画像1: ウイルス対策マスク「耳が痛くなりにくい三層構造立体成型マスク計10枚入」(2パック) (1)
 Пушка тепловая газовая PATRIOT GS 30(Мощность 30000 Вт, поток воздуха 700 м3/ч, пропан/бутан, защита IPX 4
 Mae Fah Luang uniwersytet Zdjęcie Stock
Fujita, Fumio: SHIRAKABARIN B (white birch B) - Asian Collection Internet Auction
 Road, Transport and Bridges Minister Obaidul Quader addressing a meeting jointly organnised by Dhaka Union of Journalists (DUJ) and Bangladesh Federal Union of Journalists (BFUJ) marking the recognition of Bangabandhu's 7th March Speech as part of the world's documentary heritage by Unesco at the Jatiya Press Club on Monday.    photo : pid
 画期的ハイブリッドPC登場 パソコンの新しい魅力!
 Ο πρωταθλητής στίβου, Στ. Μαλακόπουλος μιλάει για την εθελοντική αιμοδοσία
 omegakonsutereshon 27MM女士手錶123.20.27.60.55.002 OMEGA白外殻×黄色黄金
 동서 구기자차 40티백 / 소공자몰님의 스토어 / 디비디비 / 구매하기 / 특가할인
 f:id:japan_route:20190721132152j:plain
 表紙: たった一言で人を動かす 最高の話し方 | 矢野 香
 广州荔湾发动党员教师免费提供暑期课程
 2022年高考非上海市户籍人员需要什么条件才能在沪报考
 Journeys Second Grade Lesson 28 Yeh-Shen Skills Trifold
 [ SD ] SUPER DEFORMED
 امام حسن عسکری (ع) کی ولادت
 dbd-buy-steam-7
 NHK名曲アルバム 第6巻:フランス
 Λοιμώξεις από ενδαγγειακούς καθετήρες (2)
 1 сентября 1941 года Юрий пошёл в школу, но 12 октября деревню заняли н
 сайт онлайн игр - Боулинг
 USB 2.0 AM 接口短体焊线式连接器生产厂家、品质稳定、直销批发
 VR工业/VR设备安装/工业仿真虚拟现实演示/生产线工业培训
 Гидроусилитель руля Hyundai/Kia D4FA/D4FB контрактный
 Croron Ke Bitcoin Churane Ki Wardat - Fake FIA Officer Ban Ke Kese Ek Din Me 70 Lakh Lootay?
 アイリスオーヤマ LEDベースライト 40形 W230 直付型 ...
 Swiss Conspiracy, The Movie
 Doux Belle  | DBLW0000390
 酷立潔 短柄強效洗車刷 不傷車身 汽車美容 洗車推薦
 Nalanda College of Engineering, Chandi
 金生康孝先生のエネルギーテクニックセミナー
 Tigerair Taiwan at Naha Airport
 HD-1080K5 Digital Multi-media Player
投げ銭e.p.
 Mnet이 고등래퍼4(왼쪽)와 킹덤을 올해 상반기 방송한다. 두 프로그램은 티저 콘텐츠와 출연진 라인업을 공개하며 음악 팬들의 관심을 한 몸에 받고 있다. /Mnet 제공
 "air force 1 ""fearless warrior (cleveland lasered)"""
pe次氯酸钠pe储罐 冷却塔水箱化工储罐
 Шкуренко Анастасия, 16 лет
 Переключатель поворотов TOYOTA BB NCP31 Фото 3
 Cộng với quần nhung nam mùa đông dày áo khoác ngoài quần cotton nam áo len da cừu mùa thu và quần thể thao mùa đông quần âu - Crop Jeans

WHAT IS BEING ASKED >> In the entries above, one line contains "Croron Ke Bitcoin" and another contains "Шкуренко Анастасия, 16 лет". Reproduce exactly those two lines and the lines between them, nothing else.

REPLY TO THE EXERCISE >>
 Croron Ke Bitcoin Churane Ki Wardat - Fake FIA Officer Ban Ke Kese Ek Din Me 70 Lakh Lootay?
 アイリスオーヤマ LEDベースライト 40形 W230 直付型 ...
 Swiss Conspiracy, The Movie
 Doux Belle  | DBLW0000390
 酷立潔 短柄強效洗車刷 不傷車身 汽車美容 洗車推薦
 Nalanda College of Engineering, Chandi
 金生康孝先生のエネルギーテクニックセミナー
 Tigerair Taiwan at Naha Airport
 HD-1080K5 Digital Multi-media Player
投げ銭e.p.
 Mnet이 고등래퍼4(왼쪽)와 킹덤을 올해 상반기 방송한다. 두 프로그램은 티저 콘텐츠와 출연진 라인업을 공개하며 음악 팬들의 관심을 한 몸에 받고 있다. /Mnet 제공
 "air force 1 ""fearless warrior (cleveland lasered)"""
pe次氯酸钠pe储罐 冷却塔水箱化工储罐
 Шкуренко Анастасия, 16 лет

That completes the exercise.